1. Overview
A scalable notification service is a critical backend component for modern applications, responsible for delivering timely, personalized messages to users across multiple channels (push notifications, email, SMS, in-app, WhatsApp, etc.). This system powers user engagement in products like Facebook, Instagram, Uber, Slack, Amazon, and banking apps.
The design must handle extreme fan-out (one event → millions of recipients), support real-time delivery where required, respect user preferences and Do-Not-Disturb settings, and provide exactly-once or at-least-once semantics with high reliability. Real-world inspirations include:
- AWS SNS + SQS + Pinpoint
- Firebase Cloud Messaging (FCM)
- OneSignal / Braze
- Facebook’s Iris/Taurus
- Twitter’s Fanout service
The core challenge is the inverted traffic pattern: writes are low (one event), but reads/deliveries are extremely high (fan-out to N users).
2. Functional Requirements
- Notification types:
- Real-time (e.g., chat messages, ride updates)
- Batch/digest (daily summaries)
- Transactional (order confirmation)
- Marketing/promotional
- Channels:
- Mobile push (APNs, FCM)
- Email (SMTP/SES)
- SMS (Twilio/Nexmo)
- In-app inbox
- Web push (VAPID)
- WebSocket for live apps
- Features:
- Templating (Handlebars/liquid) with personalization
- Localization (i18n)
- User preferences (opt-in/out per channel/topic)
- Do-Not-Disturb schedules
- Priority levels (critical vs normal)
- Tracking: delivery, open, click rates
- Rate limiting per user/channel (avoid spamming)
3. Non-Functional Requirements
- Scale: 1B+ users, 100M+ notifications/hour peak (e.g., Black Friday sales).
- Latency:
- Real-time: p99 < 500ms end-to-end
- Non-critical: < 10s acceptable
- Reliability: 99.999% delivery success, no lost notifications.
- Availability: Survive data center outages.
- Cost efficiency: Pay-per-delivery model in mind.
4. Capacity Estimation
- Peak: 100M notifications/hour → ~28K notifications/sec
- Fan-out ratio: average 1:1M recipients for marketing blasts → peak 28 billion deliveries/sec theoretically, but batched
- Storage: 1B users × 100 bytes preferences → 100 GB
- Event storage: 1 year retention → ~1 PB compressed
- Queue throughput: Kafka at 100K–1M msg/sec easily sufficient
5. High-Level Architecture

6. Core Design Decisions
6.1 Fan-out Strategy
- Fan-out on Write (used here): Expand recipients immediately → immediate consistency, but high write amplification during blasts.
- Preferred for real-time and when recipient list is manageable.
- Fan-out on Read: Store event once, users pull via WebSocket or polling → used by Facebook for news feed.
Hybrid: Real-time → fan-out on write; Marketing → store event + schedule batch job to fan-out.

DATASET EXTRACT:
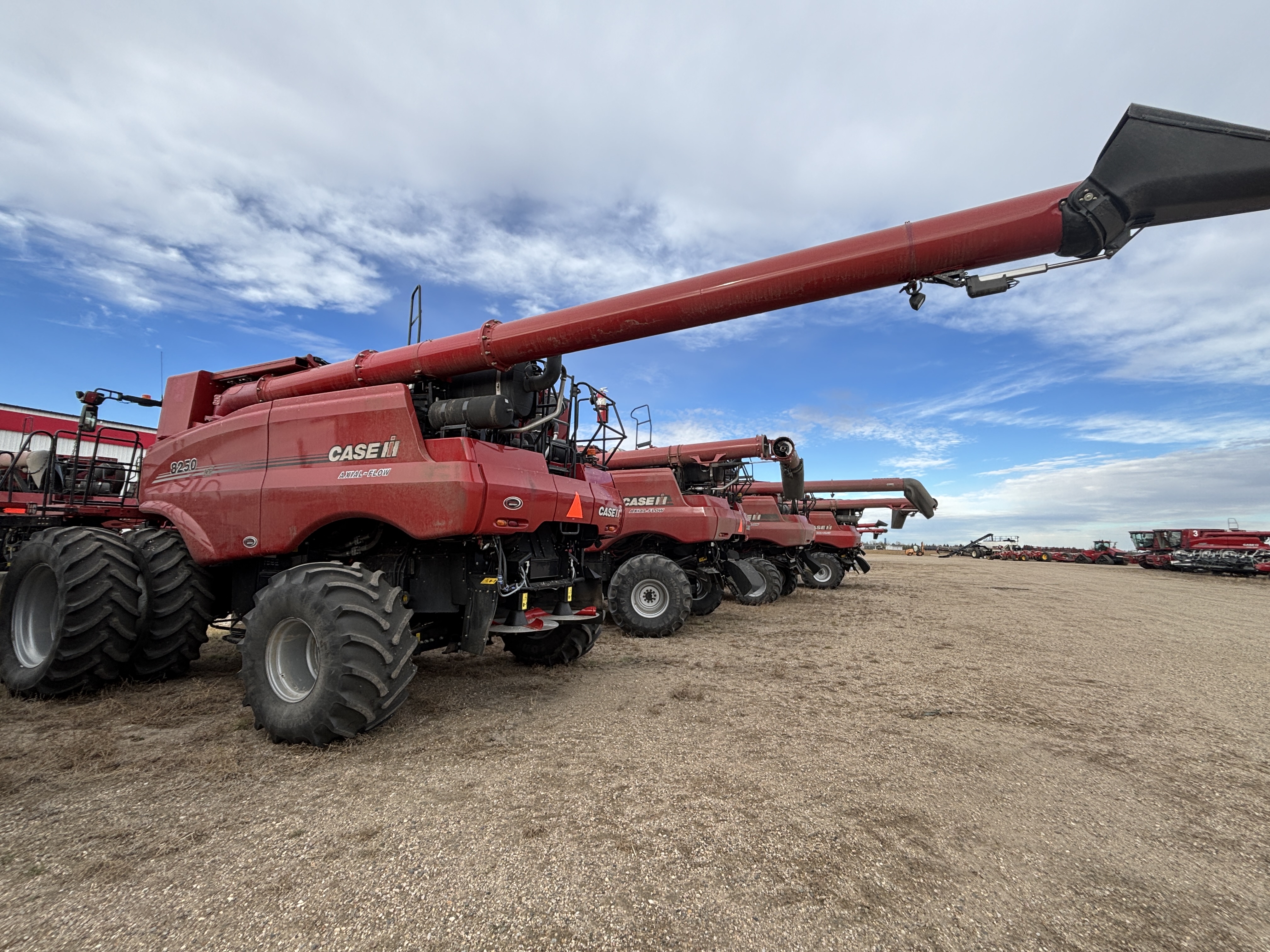 2020 Case IH 8250 Combine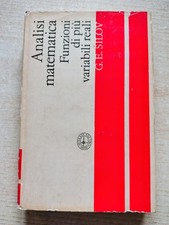Libro di matematica " ANALISI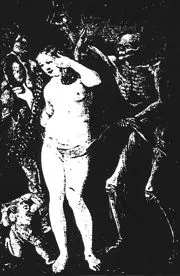 Mons Veneris - Morte Album Cover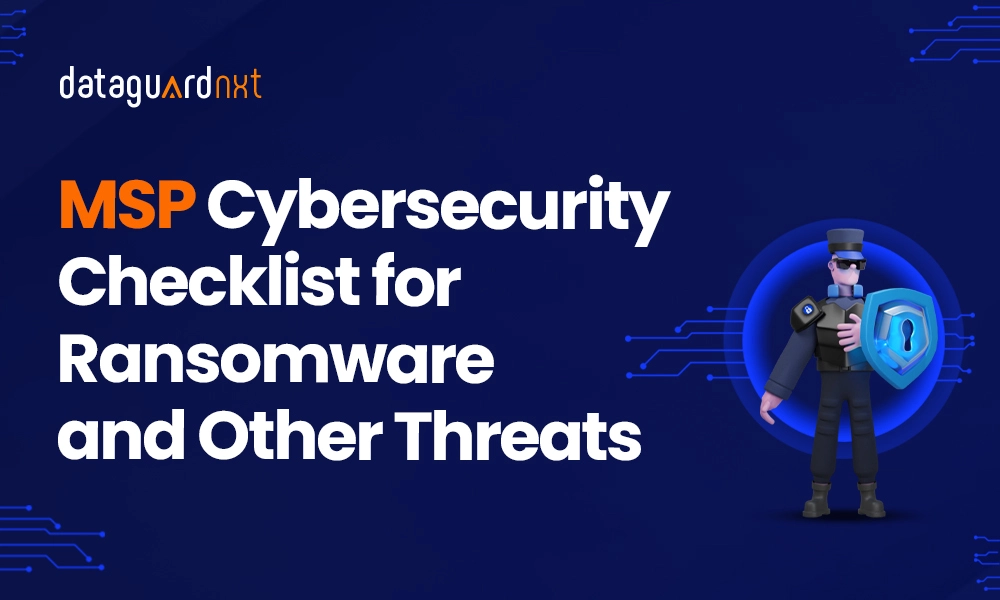 MSP Cybersecurity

QUESTIONS ON THE MATERIAL:
1. What p99 end-to-end latency does the notification service design set as the target for real-time delivery?
2. Please pick up the notification service design after its last sentence and keep writing from there.

RESPONSES:
1. Less than 500ms.

2.
6.2 User Preferences & Rate Limiting
- Preferences stored in DynamoDB/Cassandra with TTL for temporary opt-outs.
- On send: Check preferences → if blocked, drop silently or queue for later.
- Per-user rate limit via distributed token bucket (Redis) to prevent spam.
6.3 Templating & Personalization
- Templates in S3 or database with Handlebars/Mustache syntax.
- Producer service renders template per user (or per segment for batch).
6.4 Delivery Reliability
- Idempotency key per notification
- Workers retry with exponential backoff (max 7 days for push)
- APNs/FCM feedback loops for invalid tokens → update preferences
- Dead Letter Queue for permanent failures
6.5 Real-Time Delivery
- WebSocket connections sharded by user_id
- On notification → route to user’s connected server via Redis Pub/Sub or Kafka
7. Detailed Flow Example: Ride Completion Notification (Uber-like)
- Ride service emits “ride.completed” event with {ride_id, user_id, driver_id}
- Producer receives → looks up templates + user preferences
- Preference check: User wants push + email, driver wants only push
- Fanout creates two notifications:
- User: “Your ride with Alice has ended. Rate your experience!”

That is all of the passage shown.